## To be done
• a. Reproduce a section of the DVD viewing passage word for word, starting at the words "Much of the" and ending after the words "special features game.".
• b. Using the DVD viewing passage, mark each statement yes or no, and quote the exact words from the passage that decide it. (i) Chester’s Back! came out in 2008. (ii) In Chester’s Back!, the mouse's clapperboard reads ‘Take 3’. (iii) In Shrek, the flushing toilet is heard before the ogre speaks.

## Excerpt
- - - -

Much of the pleasure for child viewers who watch this sequence from Lion King 1 ½ would be their ability to observe characters who engage in the playful or unstructured manipulation of the film’s content. This is an action that could reflect the child viewer’s own haphazard DVD viewing experience, or it is an act that children could mimic after watching the film by selecting unrelated scenes on the DVD. Children may start viewing part of a film, become intrigued by a particular scene that is also used in the special features disc, and interrupt their linear viewing of the film to play or watch a special features game.
The interruption of the normal film viewing experience may represent how today’s multimedia children play with what has traditionally been perceived as interruptions to the flow of a narrative. As Henry Jenkins states, the use of various media can help us rewrite “the core stories our culture has given us”(2006, location 5501/7959) This idea is not just being introduced into the DVD experience, but has also worked its way into children’s literature perhaps through the influence of a film like Shrek, which subverts the telling of a traditional fairy tale with “the image of an ogre’s hand ripping out a page of the book that is being read” (Beeler, 2011, 442). The ogre utters words that dispute the likelihood of this kind of story taking place. Viewers then hear the sound of a flushing toilet, which accompanies the spectacle of Shrek’s outhouse. Both sound and image serve as a combined way of resisting the previous fairy tale narrative.
Mélanie Watt’s children’s books Chester (2007) and Chester’s Back! (2008) also incorporate this element of a reworking of a particular narrative. Her books feature a cat who has a habit of crossing out segments of the author’s story and changing the course of the story by adding his own text and images to dismantle the established structure of the book. Like many animals in film, (and like Timon and Pumba) he serves as an extension of the child, who interrupts an adult or resists certain conventions. For example, an interruption occurs in Chester’s Back! when Chester finishes the author/narrator’s sentence in an unconventional way. The author/narrator Mélanie Watt begins with the phrase “A long time ago, in a faraway land lived a . . .” (n.p.) and Chester interrupts or finishes the line with the words “stinky dinosaur in need of a major breath mint!” (n.p.) It is worth noting that on this page of the book there is an illustration of a mouse holding a clapperboard with the words ‘Take 4’ thus suggesting that this story will have multiple takes or beginnings because of the various interruptions. Similarly, in a DVD film environment, a child can view different scenes in no particular order, or go back to the beginning and play the film, or a particular game, again.
While there are many opportunities for children to engage in the unstructured viewing of a DVD film and its special features, it is still important to note that unstructured or spontaneous choices are often difficult to disengage from aspects of structured play. A theory of screen culture that considers the child viewer/player-participant in the context of the DVD medium must recognize structured play, since the DVD environment is still an organized delivery technology with a particular structure, or menu.

- - - -

## Stored data
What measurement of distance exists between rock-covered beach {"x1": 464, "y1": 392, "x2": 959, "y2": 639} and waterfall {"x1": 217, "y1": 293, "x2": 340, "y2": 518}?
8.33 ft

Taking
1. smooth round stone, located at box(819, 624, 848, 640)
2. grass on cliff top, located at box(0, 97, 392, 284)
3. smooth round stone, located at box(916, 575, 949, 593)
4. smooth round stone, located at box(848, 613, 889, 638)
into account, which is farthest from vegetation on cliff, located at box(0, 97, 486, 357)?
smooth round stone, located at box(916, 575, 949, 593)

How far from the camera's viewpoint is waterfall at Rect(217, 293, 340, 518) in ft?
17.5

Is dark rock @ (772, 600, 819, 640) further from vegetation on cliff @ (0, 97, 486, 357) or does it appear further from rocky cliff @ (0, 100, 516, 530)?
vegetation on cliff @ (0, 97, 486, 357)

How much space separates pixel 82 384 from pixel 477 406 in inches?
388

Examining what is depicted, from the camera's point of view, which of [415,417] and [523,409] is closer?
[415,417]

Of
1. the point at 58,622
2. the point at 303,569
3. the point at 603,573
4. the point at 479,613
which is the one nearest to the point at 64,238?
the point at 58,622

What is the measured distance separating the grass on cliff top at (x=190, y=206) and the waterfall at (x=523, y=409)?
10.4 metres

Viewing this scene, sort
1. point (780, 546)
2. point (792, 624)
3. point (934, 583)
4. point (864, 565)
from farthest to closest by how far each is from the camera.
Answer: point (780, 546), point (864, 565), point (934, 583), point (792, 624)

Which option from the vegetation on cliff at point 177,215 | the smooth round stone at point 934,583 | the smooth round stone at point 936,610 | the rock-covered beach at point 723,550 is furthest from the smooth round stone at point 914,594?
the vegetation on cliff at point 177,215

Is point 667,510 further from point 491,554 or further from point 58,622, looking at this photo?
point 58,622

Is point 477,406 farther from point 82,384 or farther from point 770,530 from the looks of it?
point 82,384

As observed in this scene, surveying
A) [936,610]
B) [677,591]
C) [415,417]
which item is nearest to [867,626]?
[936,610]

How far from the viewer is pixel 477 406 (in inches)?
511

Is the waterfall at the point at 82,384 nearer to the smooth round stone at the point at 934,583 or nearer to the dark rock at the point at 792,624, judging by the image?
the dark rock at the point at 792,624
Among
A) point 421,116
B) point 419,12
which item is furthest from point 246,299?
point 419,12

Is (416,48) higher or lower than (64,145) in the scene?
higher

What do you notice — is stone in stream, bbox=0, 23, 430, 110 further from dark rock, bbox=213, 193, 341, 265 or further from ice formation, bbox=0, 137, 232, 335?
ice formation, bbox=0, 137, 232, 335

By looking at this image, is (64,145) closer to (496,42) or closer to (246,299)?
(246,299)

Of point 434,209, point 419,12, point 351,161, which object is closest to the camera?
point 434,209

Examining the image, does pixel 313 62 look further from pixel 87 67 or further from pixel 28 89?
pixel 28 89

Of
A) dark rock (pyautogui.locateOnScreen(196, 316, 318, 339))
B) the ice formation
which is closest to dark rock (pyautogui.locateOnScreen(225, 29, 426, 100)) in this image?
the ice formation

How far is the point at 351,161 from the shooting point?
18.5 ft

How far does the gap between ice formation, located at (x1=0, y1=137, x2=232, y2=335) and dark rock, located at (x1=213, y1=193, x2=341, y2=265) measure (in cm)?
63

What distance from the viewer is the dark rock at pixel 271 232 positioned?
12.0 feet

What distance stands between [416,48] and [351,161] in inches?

- - - -

## Outputs
• a.
Much of the pleasure for child viewers who watch this sequence from Lion King 1 ½ would be their ability to observe characters who engage in the playful or unstructured manipulation of the film’s content. This is an action that could reflect the child viewer’s own haphazard DVD viewing experience, or it is an act that children could mimic after watching the film by selecting unrelated scenes on the DVD. Children may start viewing part of a film, become intrigued by a particular scene that is also used in the special features disc, and interrupt their linear viewing of the film to play or watch a special features game.

• b.
(i) Yes: "Chester’s Back! (2008)"
(ii) No: "a mouse holding a clapperboard with the words ‘Take 4’"
(iii) No: "The ogre utters words that dispute the likelihood of this kind of story taking place. Viewers then hear the sound of a flushing toilet"